### Text block
········

The OpTraitRewritePattern which is a wrapper for the RewritePattern class can be used to perform matchAndRewrite on Ops with a specified trait.

Cleanup and Tests:
Example 2 in the comments is corrected. The key associated with operand %2 is missing a block argument entry at the end. Additionally, the final sorted operand ordering should be %4, %2, %3, %1. Both examples in the comments are added as tests.

Diff Detail

Event Timeline

amandatang created this revision.Aug 9 2023, 10:52 AM
Herald added a project: Restricted Project. · View Herald TranscriptAug 9 2023, 10:52 AM
amandatang requested review of this revision.Aug 9 2023, 10:52 AM
amandatang edited the summary of this revision. (Show Details)Aug 9 2023, 11:00 AM
amandatang added reviewers: jpienaar, okwank.

········

### Dataset excerpt
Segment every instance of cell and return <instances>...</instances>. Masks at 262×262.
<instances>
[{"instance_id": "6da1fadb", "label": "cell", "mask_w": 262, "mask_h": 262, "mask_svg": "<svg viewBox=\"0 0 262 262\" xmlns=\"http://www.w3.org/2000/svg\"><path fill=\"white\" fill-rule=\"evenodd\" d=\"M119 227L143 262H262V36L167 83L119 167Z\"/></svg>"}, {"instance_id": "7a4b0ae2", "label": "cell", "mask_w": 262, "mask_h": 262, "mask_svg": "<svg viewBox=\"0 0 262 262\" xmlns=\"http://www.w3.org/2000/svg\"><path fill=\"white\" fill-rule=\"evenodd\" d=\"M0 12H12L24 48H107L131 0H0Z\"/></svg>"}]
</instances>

········

### Exercise goal
Copy the review timeline again, starting at the words "amandatang created this" and stopping after "reviewers: jpienaar, okwank.", and substitute "this patch" for each occurrence of "this revision".

### Answer to this task
amandatang created this patch.Aug 9 2023, 10:52 AM
Herald added a project: Restricted Project. · View Herald TranscriptAug 9 2023, 10:52 AM
amandatang requested review of this patch.Aug 9 2023, 10:52 AM
amandatang edited the summary of this patch. (Show Details)Aug 9 2023, 11:00 AM
amandatang added reviewers: jpienaar, okwank.